Substanzprofil
CJC-1295
DAC:GRF / mod GRF 1-29
Synthetisches GHRH-Analogon (GH-Sekretagogum) — existiert als Variante mit DAC (Drug Affinity Complex, Halbwertszeit von Tagen) und ohne DAC (kurzwirksam). Nirgends als Arzneimittel zugelassen.
Einordnung & Wirkmechanismus
CJC-1295 ist ein Analogon der ersten 29 Aminosäuren von humanem GHRH — der Minimalsequenz für volle GHRH-Rezeptor-Aktivität. Die belegte Humanevidenz betrifft fast ausschließlich die DAC-Version.
4 Aminosäure-Substitutionen machen das Molekül resistent gegen den Abbau durch Dipeptidylpeptidase-IV (DPP-IV) → längere Zirkulation als natives GHRH.

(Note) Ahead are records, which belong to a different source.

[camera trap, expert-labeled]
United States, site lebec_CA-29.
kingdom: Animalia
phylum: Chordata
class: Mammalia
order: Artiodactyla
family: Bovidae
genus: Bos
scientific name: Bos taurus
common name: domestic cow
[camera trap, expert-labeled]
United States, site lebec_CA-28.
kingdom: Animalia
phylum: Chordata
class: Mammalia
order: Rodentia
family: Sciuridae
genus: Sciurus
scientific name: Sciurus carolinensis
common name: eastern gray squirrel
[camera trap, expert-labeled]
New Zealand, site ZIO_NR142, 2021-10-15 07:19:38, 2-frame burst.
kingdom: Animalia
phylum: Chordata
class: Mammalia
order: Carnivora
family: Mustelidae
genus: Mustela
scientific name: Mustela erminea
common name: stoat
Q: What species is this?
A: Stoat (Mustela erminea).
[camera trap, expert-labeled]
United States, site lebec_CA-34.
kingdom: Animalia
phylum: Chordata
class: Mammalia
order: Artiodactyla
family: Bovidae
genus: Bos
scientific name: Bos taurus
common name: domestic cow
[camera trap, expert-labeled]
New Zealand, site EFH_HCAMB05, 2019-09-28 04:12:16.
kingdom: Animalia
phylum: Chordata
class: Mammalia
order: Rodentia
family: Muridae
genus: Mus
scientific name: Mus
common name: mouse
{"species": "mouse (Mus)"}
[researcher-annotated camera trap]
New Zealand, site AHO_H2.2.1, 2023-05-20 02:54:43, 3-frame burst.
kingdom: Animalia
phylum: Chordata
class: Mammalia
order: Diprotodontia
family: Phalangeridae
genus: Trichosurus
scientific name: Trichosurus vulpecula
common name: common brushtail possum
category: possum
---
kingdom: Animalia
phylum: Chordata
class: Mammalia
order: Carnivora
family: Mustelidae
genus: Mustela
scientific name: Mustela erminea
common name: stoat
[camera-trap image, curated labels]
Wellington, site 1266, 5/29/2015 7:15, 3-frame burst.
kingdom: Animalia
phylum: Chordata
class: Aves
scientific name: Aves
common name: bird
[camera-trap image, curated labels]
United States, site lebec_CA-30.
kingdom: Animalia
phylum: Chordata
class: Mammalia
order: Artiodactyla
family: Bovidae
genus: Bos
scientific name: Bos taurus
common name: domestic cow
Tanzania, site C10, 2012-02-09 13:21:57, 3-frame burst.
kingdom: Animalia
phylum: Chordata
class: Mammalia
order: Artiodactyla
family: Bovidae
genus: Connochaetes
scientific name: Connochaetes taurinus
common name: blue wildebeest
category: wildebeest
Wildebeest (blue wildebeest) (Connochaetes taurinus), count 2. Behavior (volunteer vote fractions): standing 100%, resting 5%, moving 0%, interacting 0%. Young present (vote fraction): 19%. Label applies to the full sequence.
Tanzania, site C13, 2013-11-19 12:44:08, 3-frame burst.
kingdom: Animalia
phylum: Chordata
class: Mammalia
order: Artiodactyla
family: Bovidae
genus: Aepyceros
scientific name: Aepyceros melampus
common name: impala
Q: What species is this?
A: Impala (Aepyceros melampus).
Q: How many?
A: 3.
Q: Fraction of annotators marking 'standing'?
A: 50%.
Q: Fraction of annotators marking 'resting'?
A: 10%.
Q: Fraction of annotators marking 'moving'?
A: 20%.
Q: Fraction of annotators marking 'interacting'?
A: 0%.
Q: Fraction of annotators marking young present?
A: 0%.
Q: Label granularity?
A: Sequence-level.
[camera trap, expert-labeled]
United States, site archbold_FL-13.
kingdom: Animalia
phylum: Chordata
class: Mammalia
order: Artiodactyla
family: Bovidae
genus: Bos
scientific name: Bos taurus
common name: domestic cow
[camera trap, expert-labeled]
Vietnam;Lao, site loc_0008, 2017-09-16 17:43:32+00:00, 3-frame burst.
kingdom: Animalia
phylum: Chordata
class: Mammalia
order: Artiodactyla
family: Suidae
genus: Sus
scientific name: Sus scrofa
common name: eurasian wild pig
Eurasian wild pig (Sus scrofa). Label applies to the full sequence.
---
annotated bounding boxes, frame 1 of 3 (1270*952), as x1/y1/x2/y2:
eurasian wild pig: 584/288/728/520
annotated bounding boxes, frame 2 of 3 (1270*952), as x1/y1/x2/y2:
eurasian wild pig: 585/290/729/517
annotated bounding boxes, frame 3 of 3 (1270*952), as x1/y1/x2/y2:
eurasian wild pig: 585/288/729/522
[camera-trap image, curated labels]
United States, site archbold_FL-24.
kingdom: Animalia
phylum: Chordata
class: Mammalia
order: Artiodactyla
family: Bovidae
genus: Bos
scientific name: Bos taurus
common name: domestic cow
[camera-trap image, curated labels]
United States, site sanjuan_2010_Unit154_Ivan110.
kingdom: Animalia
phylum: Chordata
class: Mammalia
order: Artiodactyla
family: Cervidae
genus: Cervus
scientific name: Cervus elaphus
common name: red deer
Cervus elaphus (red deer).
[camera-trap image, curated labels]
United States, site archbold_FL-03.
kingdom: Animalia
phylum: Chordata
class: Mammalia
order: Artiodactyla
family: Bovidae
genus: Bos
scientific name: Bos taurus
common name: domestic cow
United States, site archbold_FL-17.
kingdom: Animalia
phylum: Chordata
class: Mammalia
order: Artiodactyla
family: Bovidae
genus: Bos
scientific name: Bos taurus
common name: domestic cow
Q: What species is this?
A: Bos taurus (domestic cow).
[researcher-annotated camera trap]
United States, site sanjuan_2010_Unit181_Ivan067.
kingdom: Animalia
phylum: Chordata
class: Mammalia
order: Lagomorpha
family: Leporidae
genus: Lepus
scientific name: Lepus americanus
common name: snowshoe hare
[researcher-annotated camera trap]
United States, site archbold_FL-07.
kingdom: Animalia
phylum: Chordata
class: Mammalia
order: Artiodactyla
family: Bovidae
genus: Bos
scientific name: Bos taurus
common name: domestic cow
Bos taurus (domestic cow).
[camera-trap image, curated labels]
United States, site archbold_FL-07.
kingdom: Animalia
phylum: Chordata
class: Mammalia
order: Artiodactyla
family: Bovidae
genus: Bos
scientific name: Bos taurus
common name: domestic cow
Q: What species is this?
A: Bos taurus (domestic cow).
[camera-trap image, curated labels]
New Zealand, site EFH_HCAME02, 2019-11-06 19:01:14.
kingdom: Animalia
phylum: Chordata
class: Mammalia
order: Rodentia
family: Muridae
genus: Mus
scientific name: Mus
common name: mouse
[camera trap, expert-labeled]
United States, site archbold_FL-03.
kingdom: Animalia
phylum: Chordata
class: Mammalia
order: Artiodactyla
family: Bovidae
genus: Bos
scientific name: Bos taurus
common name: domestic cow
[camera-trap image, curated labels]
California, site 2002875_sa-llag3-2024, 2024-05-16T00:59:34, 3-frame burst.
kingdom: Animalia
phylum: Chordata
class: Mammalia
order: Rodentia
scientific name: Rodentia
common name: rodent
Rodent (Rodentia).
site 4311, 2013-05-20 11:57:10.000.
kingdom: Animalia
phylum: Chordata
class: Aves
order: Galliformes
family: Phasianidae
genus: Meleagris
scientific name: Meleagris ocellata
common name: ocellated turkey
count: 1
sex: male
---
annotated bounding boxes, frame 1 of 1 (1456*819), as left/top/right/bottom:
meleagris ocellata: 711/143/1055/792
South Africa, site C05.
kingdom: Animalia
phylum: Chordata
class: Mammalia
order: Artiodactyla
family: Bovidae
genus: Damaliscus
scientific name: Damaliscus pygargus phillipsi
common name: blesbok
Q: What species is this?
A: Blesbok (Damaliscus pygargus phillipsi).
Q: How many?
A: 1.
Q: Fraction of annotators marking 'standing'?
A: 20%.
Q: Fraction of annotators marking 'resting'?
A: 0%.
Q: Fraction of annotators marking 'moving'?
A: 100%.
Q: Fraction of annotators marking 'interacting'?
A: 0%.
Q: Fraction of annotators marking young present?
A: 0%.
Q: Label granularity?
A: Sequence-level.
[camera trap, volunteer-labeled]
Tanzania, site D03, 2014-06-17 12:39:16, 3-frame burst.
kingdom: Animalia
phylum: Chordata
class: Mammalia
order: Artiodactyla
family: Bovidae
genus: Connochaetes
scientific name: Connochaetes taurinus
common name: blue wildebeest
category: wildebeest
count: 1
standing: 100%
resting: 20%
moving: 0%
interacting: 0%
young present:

DAC (Drug Affinity Complex): ein Maleimidopropionyl-Rest reagiert nach Injektion kovalent mit einem freien Cystein-Thiol von Serum-Albumin. Dadurch entsteht ein zirkulierendes Depot → Halbwertszeit von Tagen statt Minuten.
Am Rezeptor stimuliert es die GH-Freisetzung aus der Hypophyse; nachgelagert steigt IGF-1 (Leber). Anders als exogenes GH bleibt die hypophysäre Achse zwischengeschaltet — ein oft genannter theoretischer „Sicherheitspuffer“.
Belegt ist (Ionescu & Frohman 2006), dass die pulsatile GH-Sekretion unter Dauerstimulation grundsätzlich erhalten bleibt, die basale GH-Sekretion aber deutlich angehoben wird.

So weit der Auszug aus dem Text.